Snow Crash by Neal Stephenson, written in 1992, touches on the idea of increasing physical borders, (burbclaves with their own constitutions, cities divided into corporate neighborhoods with different levels of access) juxtaposed with decreasing virtual borders (the book helped invent the term avatar).  it may be a hackneyed reference at this point, but it touches on everything you wrote and more.

July 24, 2007 8:20 AM
 

FrankShaw said:

The best book ever on this topic.

I aspire to gargoyle status!

July 24, 2007 8:24 AM
 

Trinity Sell said:

This is absolutely true. I have experienced the same thing as you have in relation to online gaming. I find that when my live in the real world is a bit stressfull I always want to go and play World of Warcraft because I always know my online friends and guild will be there and that world really doesn't change. Its like a second "more fun" world than this one! I also found it weird that when I went to a conference I put both my real name and my online name on my conference badge, because I knew that most of the people there would identify me more with my online name than with my real one!
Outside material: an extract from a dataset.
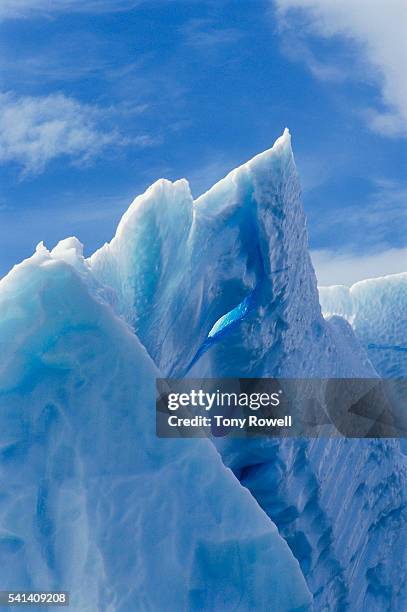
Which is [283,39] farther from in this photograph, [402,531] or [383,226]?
[402,531]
Interesting things these borders :)

July 24, 2007 10:15 AM
 

Marianne Allison said:

One of my favorite community examples is the Slow Food movement, because it's such a wonderful paradox, a global community--much of it virtual--uniting around something intrinsically local and tangible--food.  So the very idea is to resist homogenized foods, modern methods, and "global" sourcing of food and celebrate in the super-local (i.e., arguments abound over whose olive oil is the best), using modern technology to fuel the dialogue and of course enable global markets for the super locally produced goods that could never have been opened before.   Now, we can't (yet) physically eat together in a virtual way, but you can sure unite over food experience like never before. Food Luddites, maybe, but not Luddites in every other way.  I love the paradox.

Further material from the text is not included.